His practice is a unique convergence of large scale painting, mixed media experimentation, off roading, and overlanding culture. The remote places he seeks out, the conditions he works in, and the physical effort required to reach them all inform the energy and immediacy of his surfaces. Vanderwerff treats the landscape not as a distant subject but as an environment to inhabit, allowing cold, moisture, wind, and light to influence the work alongside his own decisions.
He has exhibited throughout Washington and in Baja California Sur, including shows at Harris Harvey Gallery, Lido Gallery, River Gallery, Cole Gallery, and various regional group exhibitions. He lives and works in the Skagit Valley of Washington, continuing to build a body of work rooted in exploration, place, and the lived experience of painting on location
Bio
Artist Statement
Painting for me is not a career choice; it is survival. It is the way I process the weight I see in people—their contradictions, their struggles, and their attempts to hold themselves together. But I do not paint people. Human-centered art often becomes a closed loop: a mirror trying to understand its own reflection. I find that celebrating the predictable narratives of society—the discussed-to-death topics of power, identity, and sex—is often a form of "acting" or advertisement. I learn more by looking outward.

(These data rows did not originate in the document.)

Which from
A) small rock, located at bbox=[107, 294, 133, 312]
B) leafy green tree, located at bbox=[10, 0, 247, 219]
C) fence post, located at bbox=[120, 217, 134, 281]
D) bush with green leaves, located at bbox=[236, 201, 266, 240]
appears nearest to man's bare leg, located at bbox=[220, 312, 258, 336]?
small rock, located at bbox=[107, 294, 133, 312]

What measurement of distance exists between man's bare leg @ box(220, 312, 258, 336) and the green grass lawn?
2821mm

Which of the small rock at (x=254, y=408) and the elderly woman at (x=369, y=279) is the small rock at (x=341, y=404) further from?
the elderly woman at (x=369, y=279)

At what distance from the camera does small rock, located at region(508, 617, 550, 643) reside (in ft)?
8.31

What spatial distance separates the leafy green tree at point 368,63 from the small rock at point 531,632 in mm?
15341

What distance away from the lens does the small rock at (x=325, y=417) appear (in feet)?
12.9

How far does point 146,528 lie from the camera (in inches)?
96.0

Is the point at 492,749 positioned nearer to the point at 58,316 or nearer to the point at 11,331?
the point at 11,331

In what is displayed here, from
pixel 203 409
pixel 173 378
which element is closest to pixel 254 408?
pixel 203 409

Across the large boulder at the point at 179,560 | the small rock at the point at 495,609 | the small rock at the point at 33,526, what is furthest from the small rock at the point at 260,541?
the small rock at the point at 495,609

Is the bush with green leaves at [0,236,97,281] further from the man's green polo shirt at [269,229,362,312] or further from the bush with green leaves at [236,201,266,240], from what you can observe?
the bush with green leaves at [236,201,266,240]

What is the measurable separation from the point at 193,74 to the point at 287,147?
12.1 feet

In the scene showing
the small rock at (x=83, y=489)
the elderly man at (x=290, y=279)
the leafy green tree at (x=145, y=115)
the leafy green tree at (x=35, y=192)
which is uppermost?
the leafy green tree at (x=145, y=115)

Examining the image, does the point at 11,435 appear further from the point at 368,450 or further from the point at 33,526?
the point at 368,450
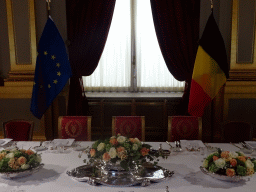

Each canvas is born outdoors, painted on location in the rivers, mountains, and forests of the Pacific Northwest. Nature is the only living force that exists beyond our invention. It is older than language, older than culture, and older than the systems we build to categorize ourselves. It holds a power that is both personal and unreachable. My work is about people because it is not made of people; the landscape carries human emotion with more honesty than humans do.
I paint outdoors because I need resistance. I need something that does not care about my comfort or my control. My process depends on exposure. I live nomadically, carrying my work into these places—camping for days at a time, letting weather, light, and silence push their way into the painting with the same authority as my own hand. In the cold and the isolation, painting and survival become inseparable. I do not treat nature as a subject; I meet it as an equal force.
Spray paint and acrylics allow me to work at the speed of experience. Spray paint carries the history of rebellion—the urge to mark the world, to claim identity, and to reject invisibility. Bringing it into the wilderness creates a living tension with the land that traditional materials cannot hold. It allows for instinct, immediacy, and risk.
My practice leans into a raw version of Romanticism—a rebellion against the flattening of the spirit and the easy numbness of modern life. I am not trying to make an image of a place; I am trying to capture a presence. Something that carries the charge of being inside the world rather than separate from it. My paintings are part wilderness, part human experience, and part survival. They are how I navigate the world and how I give something back that’s authentically human.